64 commented 5 months ago

It seems to be caused by the relatively new feature of GNU Make (>4.3.90) where the jobserver communication is done by a named FIFO (--jobserver-auth=fifo:/tmp/GMfifoXXXX)(commit, docs) rather than opening a pipe (--jobserver-auth=R,W).

Indeed, passing make --jobserver-style=pipe causes the reproducer in OP to exit successfully, whereas --jobserver-style=fifo hangs. Cargo seems to manage its jobserver via pipes, so issue only appears when make launches sccache, or indirectly launches it via cargo, and forces everything to used a named fifo.

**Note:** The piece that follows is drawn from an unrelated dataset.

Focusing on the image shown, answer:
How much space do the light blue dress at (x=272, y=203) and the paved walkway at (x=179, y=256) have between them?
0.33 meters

It's not obvious what the right fix is though. Spawning the server daemon with the context of a jobserver sounds inherently broken to me. Instead, shouldn't the server act as if it was spawned from nothing, and clients pass their jobserver info for each compile request they make to the server?